A cet égard, la pièce n°7 versée par le demandeur, intitulée « étude mécanique », réalisée par Monsieur [D] [G], enseignant en génie mécanique à la retraite, ne constitue ni une expertise officieuse, au sens précédemment défini, dans la mesure où son auteur n’est pas expert, ni une attestation, selon les dispositions des articles 200 et suivants.
En ce sens, il ne s’agit pas d’une « preuve » de nature à corroborer l’expertise officieuse.
En toute hypothèse, sa valeur probatoire serait mince compte tenu de son caractère inintelligible.
Il s’ensuit, d’une part, que l’usure des patins ne constitue pas un défaut de conformité, et, d’autre part, que le défaut de la structure métallique n’est pas démontré.
En conséquence, il convient de débouter Monsieur [O] [F] de ses demandes en résolution des deux contrats de vente et de ses demandes subséquentes en restitution.
Sur les demandes accessoires :
L'article 696 du Code de procédure civile dispose que la partie perdante est condamnée aux dépens à moins que le juge, par décision motivée, n'en mette la totalité ou une fraction à la charge d'une autre partie.

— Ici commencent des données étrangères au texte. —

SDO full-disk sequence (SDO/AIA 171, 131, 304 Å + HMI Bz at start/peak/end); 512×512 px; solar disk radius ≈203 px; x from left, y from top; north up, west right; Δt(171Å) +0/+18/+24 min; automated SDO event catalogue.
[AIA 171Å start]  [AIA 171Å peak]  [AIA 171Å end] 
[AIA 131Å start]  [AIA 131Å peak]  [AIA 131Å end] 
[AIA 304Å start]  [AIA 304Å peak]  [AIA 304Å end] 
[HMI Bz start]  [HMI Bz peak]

En l'espèce, rien ne motive l'inversion de la charge normale des dépens. Il y a donc lieu de condamner Monsieur [O] [F], partie perdante, aux entiers dépens de l'instance.
En application de l’article 700 du code de procédure civile, le juge condamne la partie tenue aux dépens ou qui perd son procès à payer à l'autre partie la somme qu'il détermine, au titre des frais exposés et non compris dans les dépens. Dans tous les cas, le juge tient compte de l'équité ou de la situation économique de la partie condamnée. Il peut, même d'office, pour des raisons tirées des mêmes considérations, dire qu'il n'y a pas lieu à ces condamnations.

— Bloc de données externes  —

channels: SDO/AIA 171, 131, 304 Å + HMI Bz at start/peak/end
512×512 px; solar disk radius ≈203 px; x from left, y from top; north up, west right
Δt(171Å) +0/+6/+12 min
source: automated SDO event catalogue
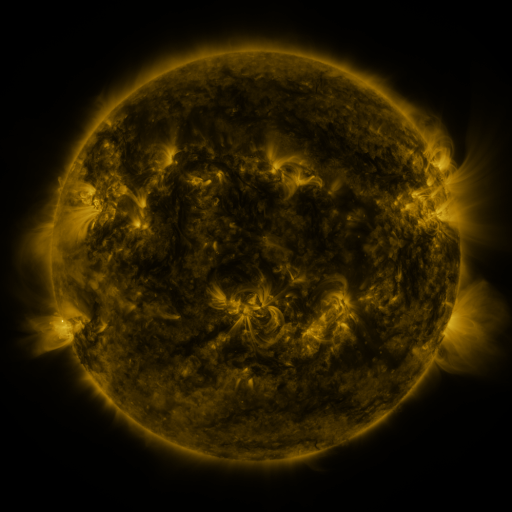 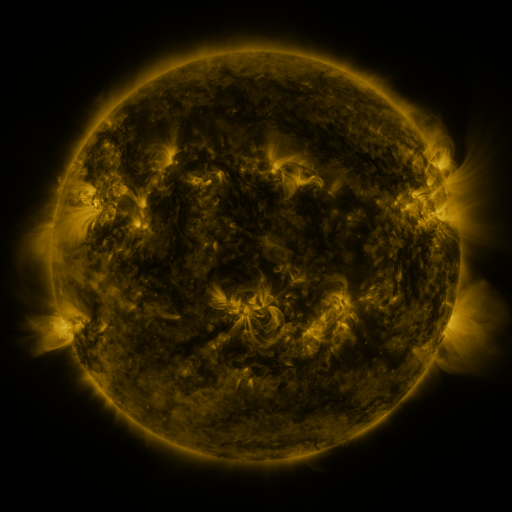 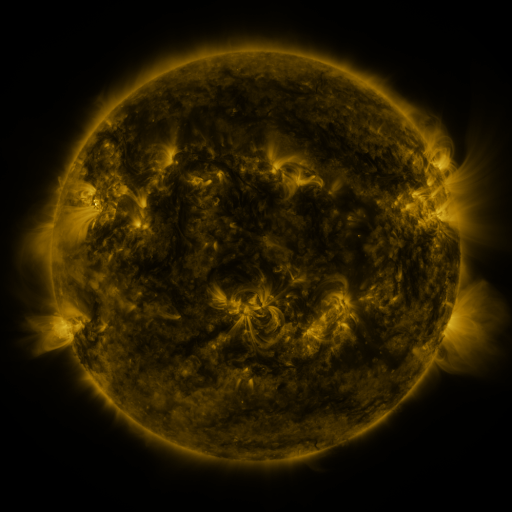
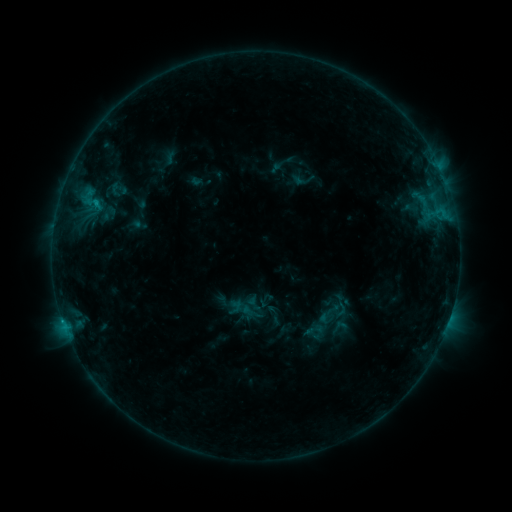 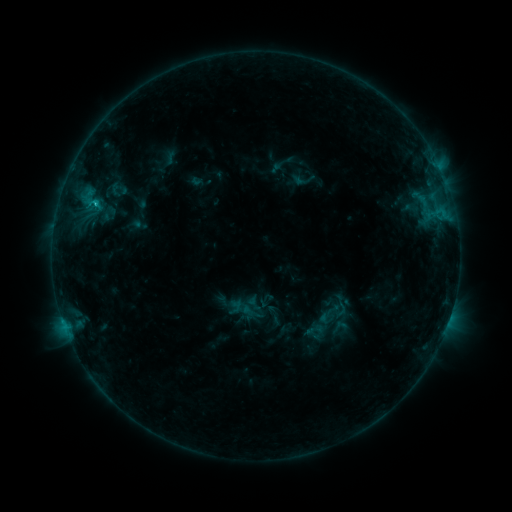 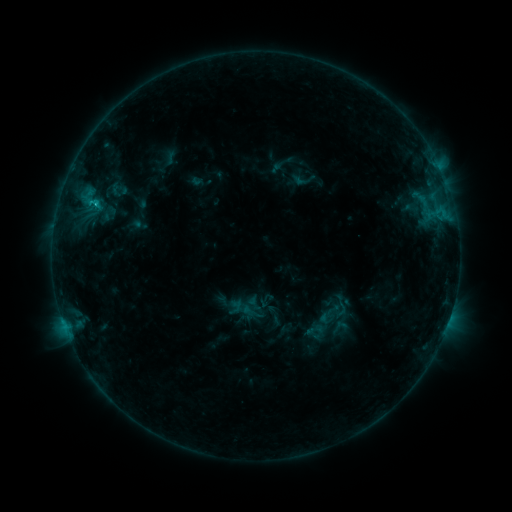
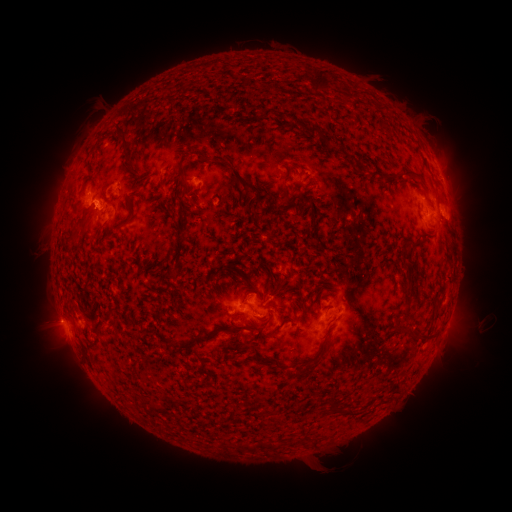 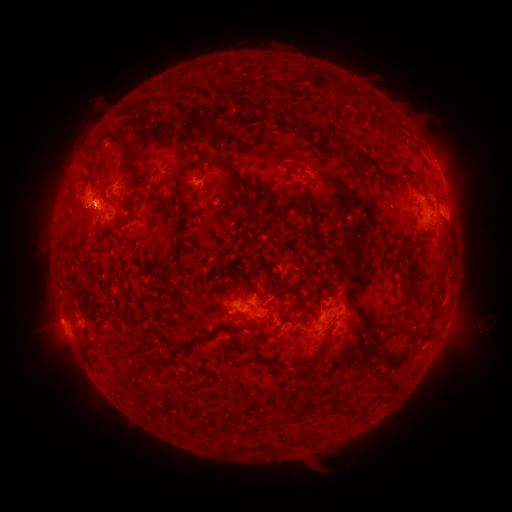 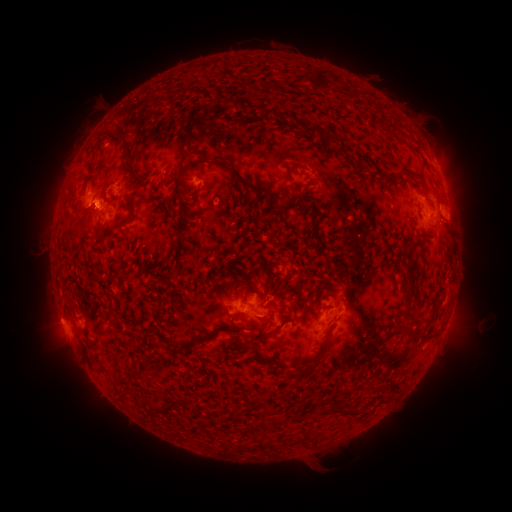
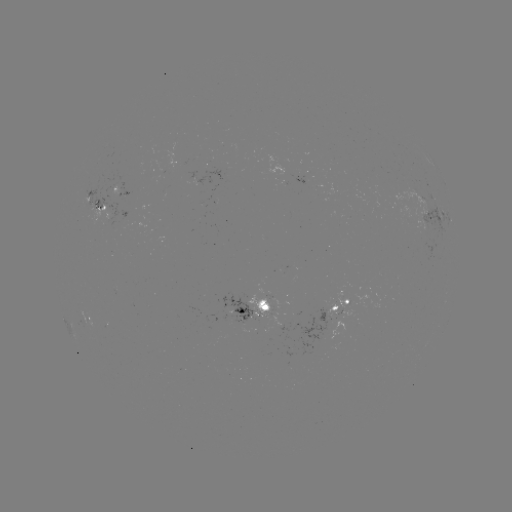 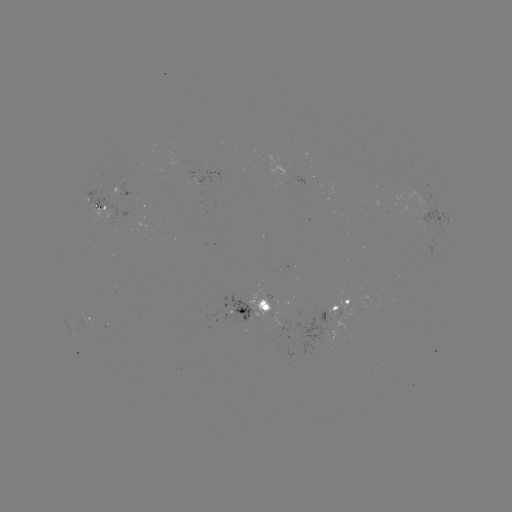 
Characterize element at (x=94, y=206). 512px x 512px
C1.1 flare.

En l’espèce, Monsieur [O] [F] sera condamné à payer la S.A.S Intérieurs 59 la somme de 1.000 euros sur le fondement de l’article 700 du code de procédure civile.
Sur l'exécution provisoire :
En application de l'article 514 du code de procédure civile, l'exécution provisoire est de droit.

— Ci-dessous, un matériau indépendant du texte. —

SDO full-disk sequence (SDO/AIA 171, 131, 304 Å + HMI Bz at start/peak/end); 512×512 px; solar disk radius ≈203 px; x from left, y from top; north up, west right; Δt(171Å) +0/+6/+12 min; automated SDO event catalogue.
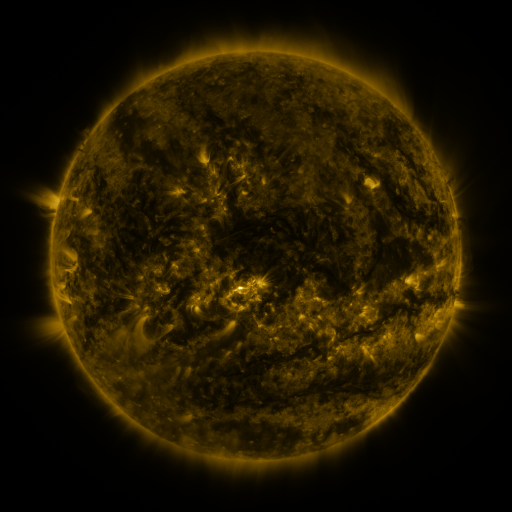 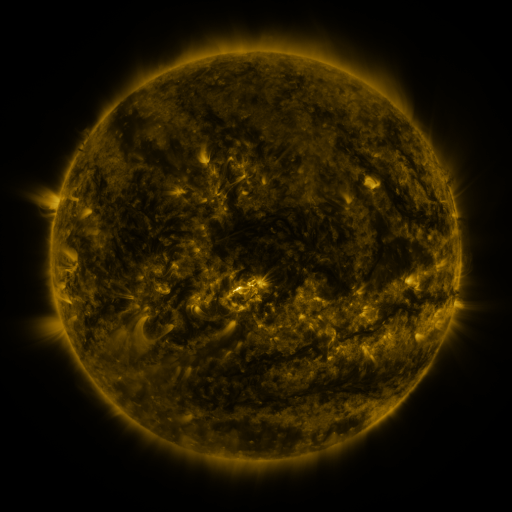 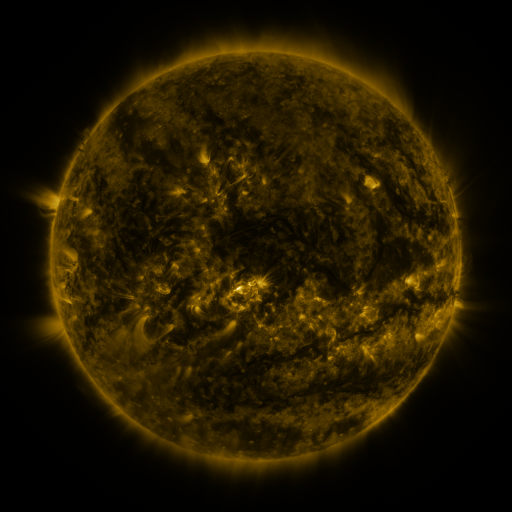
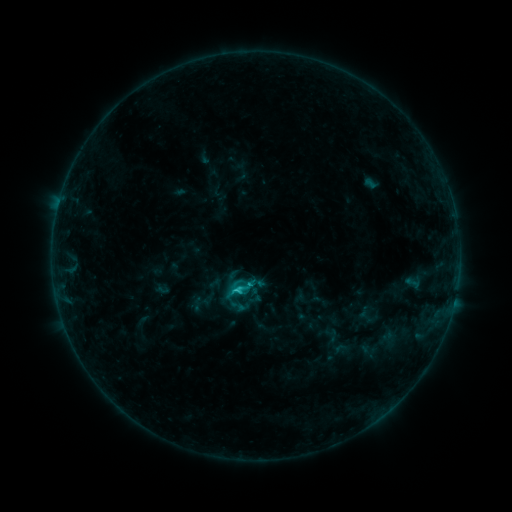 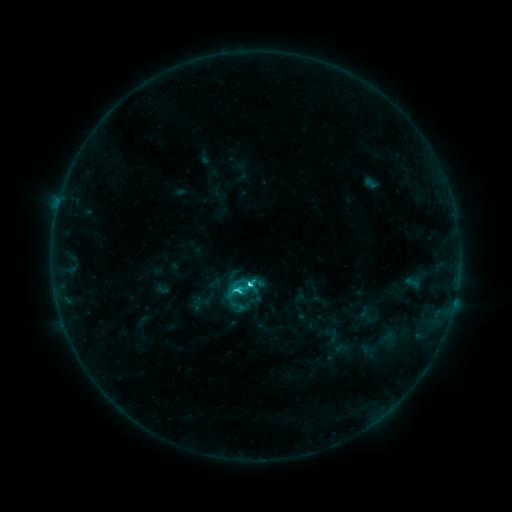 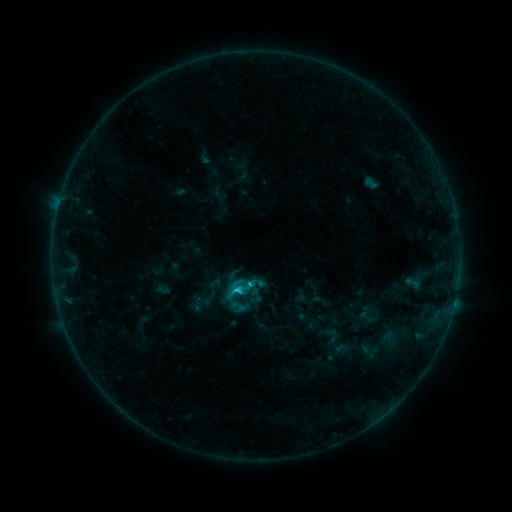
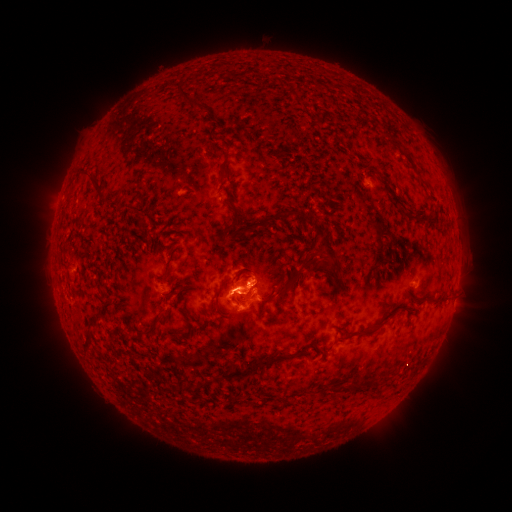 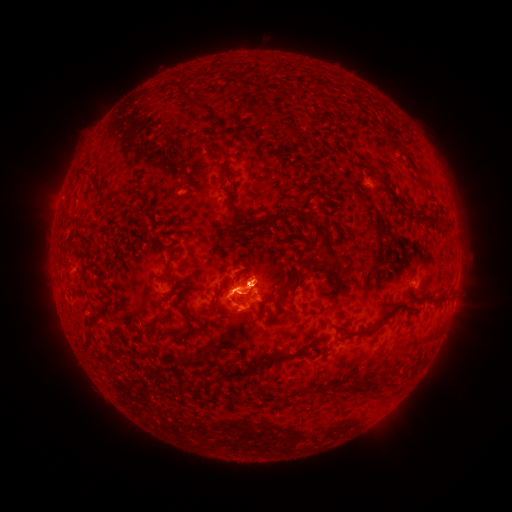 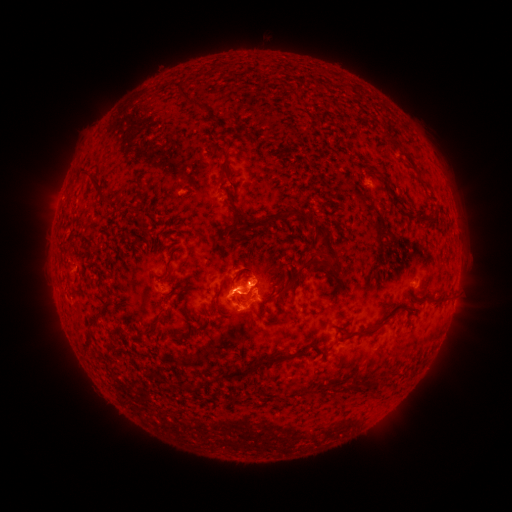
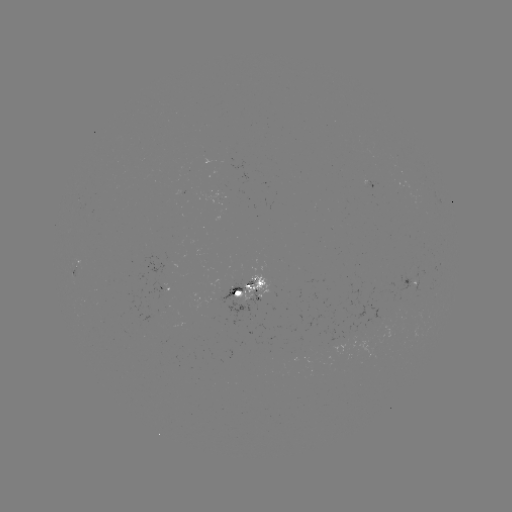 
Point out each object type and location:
C3.4 flare: (252, 283)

Rien ne justifie de l’écarter.
PAR CES MOTIFS
Le tribunal, statuant publiquement, par jugement contradictoire, rendu en premier ressort,
REJETTE la fin de non-recevoir tirée de la prescription contre l’action en résolution de la vente du 7 mars 2020;
DEBOUTE Monsieur [O] [F] de ses demandes en résolution des ventes des 7 mars et 10 décembre 2020 et de ses demandes subséquentes en restitution ;
CONDAMNE Monsieur [O] [F] à payer à la S.A.S Intérieurs 59 la somme de 1.000 euros sur le fondement de l’article 700 du code de procédure civile ;
CONDAMNE Monsieur [O] [F] aux entiers dépens ;
RAPPELLE que l’exécution provisoire est de droit.